= Text to read =
Major tree genera in eastern North American (16 genera distributed across the seven forest types in our study region) were classified by temperature, shade tolerance, and pyrogenicity (including drought tolerance) based on available data, published literature, and authors’ knowledge (Table 3). Temperature classes were established using actual temperature data from the Climate Change Tree Atlas (Prasad et al. 2007–ongoing). Each tree genus was classified into one of four temperature classes (cold, cool, warm, and hot) based on the average annual temperature within its ecological range (US distribution; Nowacki and Abrams 2015). Genera were also categorized by shade tolerance (intolerant, intermediate, and tolerant) and pyrogenicity (pyrophilic and pyrophobic) based on their known life history and physiological characteristics (Table 3). Individual tree percentages from pollen and survey data were tallied by temperature (cold, cool, warm), shade tolerance (intolerant, intermediate, tolerant), and pyrogenicity (pyrophilic, pyrophobic) classes based on the lowest taxonomic level reported for each dataset. All of the genera classified as pyrophilic were also classified as drought tolerant (Burns and Honkala 1990); thus, changes in pyrogenicity are indicative of changes in climate conditions and drought tolerance. Absolute percentage changes were then calculated for each class by subtracting protohistoric from contemporary abundances, and two-tailed t tests were performed between the two time periods to test for statistical differences in both the pollen and tree survey data.

3 Results

PDSI was consistently higher (less droughty) in northern forests than southern, where it was typically above and below zero, respectively (Fig. 1a, b). However, PDSI generally increased after about 1900 in southern regions, but within the historic range of variability. Temperatures across the eastern USA declined from 500 to ~ 1700 AD and abruptly increased thereafter (Fig. 1c).

= Provided information =
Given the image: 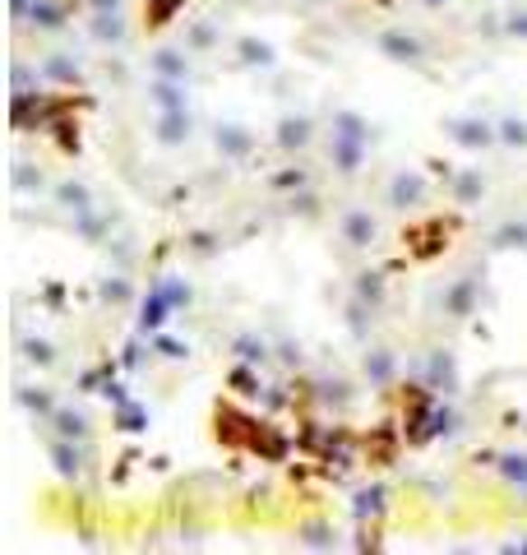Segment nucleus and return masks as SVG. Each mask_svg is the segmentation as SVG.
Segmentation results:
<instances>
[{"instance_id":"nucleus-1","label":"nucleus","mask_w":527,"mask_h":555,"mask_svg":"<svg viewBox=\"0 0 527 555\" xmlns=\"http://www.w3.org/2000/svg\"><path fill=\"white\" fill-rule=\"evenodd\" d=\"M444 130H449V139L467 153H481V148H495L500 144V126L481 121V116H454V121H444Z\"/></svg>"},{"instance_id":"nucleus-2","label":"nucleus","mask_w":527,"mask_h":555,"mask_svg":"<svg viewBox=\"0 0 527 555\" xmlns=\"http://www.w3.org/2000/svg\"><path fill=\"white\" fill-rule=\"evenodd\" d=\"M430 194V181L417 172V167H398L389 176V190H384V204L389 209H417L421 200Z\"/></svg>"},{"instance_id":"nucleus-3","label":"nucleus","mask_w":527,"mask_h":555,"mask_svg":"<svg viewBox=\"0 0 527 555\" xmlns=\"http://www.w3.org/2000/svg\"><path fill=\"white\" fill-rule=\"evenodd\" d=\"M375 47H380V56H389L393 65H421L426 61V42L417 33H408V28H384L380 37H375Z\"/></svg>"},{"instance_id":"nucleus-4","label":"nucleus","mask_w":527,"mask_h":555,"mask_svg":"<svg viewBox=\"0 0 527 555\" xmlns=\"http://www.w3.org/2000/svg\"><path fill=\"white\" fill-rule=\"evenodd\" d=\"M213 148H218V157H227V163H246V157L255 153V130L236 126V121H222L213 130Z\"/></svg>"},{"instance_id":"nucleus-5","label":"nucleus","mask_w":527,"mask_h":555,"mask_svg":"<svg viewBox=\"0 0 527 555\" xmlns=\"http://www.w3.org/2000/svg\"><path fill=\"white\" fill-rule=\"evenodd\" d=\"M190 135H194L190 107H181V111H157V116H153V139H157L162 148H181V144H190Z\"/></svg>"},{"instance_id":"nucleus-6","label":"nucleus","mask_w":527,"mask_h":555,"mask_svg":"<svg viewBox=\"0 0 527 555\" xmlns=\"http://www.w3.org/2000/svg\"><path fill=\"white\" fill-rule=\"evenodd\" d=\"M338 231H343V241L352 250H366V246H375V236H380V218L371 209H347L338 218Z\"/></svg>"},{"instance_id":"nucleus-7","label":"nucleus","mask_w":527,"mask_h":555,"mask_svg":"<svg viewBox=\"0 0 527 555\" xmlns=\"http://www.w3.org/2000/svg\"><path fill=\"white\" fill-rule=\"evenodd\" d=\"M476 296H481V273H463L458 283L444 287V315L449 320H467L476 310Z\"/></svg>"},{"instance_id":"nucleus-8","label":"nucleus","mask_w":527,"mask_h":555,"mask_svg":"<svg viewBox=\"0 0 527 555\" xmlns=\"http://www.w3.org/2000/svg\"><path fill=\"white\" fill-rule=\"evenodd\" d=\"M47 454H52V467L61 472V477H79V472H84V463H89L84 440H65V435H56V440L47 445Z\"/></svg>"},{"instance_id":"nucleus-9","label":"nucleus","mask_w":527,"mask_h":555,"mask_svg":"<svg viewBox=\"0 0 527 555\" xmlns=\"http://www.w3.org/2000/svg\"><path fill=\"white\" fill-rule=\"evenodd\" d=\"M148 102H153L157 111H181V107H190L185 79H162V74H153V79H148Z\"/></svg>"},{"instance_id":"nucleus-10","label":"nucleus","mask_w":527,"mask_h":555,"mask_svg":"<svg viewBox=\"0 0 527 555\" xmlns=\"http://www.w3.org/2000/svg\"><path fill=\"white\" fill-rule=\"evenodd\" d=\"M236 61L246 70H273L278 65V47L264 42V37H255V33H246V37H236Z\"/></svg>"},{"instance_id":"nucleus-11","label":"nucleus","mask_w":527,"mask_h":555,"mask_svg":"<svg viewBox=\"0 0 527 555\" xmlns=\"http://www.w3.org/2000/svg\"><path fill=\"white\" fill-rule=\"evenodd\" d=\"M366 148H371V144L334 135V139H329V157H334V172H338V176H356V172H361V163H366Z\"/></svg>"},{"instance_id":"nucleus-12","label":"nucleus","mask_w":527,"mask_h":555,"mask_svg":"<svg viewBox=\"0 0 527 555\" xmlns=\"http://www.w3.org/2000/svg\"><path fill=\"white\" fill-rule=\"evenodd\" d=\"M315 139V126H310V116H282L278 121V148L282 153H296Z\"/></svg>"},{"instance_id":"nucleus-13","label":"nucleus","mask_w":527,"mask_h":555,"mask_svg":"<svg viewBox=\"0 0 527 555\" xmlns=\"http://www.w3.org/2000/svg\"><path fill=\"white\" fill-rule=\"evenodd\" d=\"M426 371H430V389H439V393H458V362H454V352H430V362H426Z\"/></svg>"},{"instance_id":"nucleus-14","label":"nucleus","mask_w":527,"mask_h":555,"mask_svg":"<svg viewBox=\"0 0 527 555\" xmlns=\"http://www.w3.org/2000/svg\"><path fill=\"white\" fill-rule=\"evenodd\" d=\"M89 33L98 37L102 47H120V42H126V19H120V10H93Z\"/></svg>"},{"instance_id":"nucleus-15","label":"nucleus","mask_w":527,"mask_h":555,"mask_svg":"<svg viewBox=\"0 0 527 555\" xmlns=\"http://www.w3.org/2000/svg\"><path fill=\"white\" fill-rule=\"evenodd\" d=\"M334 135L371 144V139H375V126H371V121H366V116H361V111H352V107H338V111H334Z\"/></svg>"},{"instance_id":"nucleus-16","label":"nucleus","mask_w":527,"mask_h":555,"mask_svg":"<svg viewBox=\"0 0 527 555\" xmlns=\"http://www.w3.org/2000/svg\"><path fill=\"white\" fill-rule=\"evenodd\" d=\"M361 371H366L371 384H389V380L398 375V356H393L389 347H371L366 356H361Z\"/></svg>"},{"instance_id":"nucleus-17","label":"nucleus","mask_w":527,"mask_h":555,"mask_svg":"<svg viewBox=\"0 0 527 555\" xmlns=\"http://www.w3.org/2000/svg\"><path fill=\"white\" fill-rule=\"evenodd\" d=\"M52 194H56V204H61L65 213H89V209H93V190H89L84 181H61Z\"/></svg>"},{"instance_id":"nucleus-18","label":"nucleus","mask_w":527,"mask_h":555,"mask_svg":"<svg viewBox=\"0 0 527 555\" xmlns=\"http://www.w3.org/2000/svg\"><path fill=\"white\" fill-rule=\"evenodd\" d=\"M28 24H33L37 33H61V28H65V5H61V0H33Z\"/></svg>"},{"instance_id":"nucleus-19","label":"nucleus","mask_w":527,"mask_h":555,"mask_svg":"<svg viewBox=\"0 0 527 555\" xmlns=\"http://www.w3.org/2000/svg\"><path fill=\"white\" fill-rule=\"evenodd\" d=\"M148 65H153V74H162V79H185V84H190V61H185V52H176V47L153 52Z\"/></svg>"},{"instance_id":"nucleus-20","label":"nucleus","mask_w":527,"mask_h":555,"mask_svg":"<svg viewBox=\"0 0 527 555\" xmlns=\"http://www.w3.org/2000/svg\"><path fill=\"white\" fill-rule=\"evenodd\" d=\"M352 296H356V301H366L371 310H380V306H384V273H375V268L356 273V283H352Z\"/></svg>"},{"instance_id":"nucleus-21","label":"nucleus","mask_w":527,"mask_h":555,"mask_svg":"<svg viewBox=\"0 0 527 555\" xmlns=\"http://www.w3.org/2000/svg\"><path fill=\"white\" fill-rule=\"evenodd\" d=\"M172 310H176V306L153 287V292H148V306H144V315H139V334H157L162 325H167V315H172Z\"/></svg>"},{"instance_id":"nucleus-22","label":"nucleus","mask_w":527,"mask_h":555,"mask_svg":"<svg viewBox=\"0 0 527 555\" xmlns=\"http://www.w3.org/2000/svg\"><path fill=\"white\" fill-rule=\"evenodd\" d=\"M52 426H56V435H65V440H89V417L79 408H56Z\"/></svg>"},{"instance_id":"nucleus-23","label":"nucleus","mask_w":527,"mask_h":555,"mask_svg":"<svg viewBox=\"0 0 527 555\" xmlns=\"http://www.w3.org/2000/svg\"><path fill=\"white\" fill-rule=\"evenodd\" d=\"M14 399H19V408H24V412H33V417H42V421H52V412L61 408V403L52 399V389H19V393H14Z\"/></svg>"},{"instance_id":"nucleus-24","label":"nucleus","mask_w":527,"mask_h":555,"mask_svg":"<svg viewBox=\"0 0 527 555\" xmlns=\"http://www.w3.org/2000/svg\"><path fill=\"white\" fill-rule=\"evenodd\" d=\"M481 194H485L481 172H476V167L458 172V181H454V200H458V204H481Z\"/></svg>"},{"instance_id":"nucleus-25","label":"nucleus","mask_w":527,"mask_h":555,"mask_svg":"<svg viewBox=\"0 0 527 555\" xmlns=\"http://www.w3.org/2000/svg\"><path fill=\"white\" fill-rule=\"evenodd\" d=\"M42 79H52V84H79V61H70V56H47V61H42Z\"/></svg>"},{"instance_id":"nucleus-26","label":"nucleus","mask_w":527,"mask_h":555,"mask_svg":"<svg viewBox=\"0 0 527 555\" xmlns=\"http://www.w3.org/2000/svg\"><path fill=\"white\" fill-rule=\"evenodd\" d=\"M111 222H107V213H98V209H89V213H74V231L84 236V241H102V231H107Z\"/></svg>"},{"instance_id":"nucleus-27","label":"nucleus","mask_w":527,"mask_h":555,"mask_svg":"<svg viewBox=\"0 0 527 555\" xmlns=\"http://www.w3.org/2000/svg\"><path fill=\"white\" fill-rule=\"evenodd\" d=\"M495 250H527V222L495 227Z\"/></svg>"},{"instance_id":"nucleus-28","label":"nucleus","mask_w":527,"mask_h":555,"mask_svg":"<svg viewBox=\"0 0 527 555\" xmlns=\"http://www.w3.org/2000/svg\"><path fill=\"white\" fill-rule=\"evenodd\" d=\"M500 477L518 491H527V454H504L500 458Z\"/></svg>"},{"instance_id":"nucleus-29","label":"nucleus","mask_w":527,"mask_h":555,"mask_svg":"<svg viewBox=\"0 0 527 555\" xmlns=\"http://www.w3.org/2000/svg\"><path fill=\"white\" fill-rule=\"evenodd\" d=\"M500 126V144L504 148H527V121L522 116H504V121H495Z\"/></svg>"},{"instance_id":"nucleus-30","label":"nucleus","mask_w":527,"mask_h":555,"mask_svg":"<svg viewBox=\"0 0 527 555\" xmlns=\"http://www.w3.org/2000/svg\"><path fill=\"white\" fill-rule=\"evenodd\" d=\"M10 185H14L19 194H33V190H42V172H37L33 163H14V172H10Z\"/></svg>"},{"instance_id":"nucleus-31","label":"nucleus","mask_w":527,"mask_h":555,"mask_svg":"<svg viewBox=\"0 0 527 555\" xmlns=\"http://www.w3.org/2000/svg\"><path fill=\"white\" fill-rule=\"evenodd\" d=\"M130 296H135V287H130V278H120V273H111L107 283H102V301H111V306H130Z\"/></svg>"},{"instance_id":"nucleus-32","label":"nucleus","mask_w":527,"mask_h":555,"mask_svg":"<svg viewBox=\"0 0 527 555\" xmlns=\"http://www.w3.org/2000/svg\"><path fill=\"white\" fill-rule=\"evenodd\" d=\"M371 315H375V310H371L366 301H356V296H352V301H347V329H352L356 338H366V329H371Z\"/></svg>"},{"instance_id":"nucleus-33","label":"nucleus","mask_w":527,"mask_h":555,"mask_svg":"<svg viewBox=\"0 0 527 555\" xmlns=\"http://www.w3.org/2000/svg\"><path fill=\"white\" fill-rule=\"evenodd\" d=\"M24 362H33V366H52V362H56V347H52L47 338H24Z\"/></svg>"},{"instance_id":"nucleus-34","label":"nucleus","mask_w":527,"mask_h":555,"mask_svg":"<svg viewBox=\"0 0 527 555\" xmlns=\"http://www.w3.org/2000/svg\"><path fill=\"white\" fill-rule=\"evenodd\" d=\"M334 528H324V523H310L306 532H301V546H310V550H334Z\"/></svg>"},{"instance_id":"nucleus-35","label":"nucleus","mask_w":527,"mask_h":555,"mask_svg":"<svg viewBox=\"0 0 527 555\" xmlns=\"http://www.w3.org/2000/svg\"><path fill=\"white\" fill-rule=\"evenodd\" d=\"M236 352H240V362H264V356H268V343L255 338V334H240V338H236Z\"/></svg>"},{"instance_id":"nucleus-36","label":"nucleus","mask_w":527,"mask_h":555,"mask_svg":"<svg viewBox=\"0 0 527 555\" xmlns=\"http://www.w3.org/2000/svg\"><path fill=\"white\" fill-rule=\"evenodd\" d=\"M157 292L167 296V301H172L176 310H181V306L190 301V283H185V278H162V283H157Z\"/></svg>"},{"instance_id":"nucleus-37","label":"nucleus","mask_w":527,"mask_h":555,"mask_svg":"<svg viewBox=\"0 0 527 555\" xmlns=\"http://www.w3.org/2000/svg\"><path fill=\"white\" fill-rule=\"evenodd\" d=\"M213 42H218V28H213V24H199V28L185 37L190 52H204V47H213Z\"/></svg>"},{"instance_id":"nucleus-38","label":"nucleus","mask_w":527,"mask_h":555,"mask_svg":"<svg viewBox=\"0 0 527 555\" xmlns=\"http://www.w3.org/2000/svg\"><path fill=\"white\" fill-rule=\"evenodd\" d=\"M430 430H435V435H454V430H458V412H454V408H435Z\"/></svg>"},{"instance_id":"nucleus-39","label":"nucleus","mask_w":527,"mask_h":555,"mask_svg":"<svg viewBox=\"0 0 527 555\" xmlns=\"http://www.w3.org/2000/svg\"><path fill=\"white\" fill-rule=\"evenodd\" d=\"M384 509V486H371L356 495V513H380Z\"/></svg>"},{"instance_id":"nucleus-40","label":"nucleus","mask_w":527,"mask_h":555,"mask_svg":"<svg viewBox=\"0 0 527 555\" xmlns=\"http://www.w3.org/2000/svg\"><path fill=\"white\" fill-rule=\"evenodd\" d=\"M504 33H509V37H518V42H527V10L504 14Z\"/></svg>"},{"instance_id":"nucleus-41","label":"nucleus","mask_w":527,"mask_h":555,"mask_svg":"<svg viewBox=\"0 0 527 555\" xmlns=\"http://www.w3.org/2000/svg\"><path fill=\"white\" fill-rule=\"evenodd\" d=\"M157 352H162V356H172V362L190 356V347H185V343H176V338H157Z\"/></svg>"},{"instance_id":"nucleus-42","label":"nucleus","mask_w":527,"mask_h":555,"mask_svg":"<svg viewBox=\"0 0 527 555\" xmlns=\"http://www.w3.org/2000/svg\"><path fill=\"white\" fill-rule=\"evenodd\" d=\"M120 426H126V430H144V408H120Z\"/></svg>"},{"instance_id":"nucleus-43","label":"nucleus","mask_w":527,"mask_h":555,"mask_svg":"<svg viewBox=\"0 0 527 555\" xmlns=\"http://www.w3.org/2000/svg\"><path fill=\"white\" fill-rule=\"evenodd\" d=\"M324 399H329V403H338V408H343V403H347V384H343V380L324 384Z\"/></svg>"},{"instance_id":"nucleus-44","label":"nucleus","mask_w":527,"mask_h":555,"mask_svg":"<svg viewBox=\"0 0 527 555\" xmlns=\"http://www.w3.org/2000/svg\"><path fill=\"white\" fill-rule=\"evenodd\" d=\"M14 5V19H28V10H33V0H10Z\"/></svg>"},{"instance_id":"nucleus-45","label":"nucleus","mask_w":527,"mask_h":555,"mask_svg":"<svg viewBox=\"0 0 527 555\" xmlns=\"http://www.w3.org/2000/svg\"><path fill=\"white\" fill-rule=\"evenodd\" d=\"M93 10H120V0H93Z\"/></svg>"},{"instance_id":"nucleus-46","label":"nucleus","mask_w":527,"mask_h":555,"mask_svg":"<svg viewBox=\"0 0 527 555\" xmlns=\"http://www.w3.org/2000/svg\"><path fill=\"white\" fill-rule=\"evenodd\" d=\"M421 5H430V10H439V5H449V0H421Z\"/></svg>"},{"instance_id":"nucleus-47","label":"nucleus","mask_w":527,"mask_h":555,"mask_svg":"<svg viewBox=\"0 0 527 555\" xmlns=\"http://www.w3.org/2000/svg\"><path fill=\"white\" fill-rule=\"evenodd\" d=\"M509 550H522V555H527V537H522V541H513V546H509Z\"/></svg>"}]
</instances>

= Given instruction 1 =
In the tree study text, what trait did all the genera classified as pyrophilic also share?
= Given instruction 2 =
Rewrite the paragraph of the tree study text that begins "PDSI was consistently higher" as a short bulleted list that keeps its main facts.
= Given instruction 3 =
Summarize the tree study text in two sentences.

= Complete output 1 =
They were all also classified as drought tolerant.

= Complete output 2 =
- PDSI was consistently higher (less droughty) in northern forests than in southern ones, typically above zero in the north and below zero in the south.
- After about 1900, PDSI generally increased in southern regions but stayed within the historic range of variability.
- Temperatures across the eastern USA declined from 500 to about 1700 AD and then rose abruptly.

= Complete output 3 =
Sixteen major tree genera of eastern North America were classified by temperature, shade tolerance, and pyrogenicity, and changes between protohistoric and contemporary abundances in pollen and survey data were tested with two-tailed t tests. The results show that PDSI was higher (less droughty) in northern forests than southern ones and rose in the south after about 1900, while eastern US temperatures fell from 500 to about 1700 AD and then rose abruptly.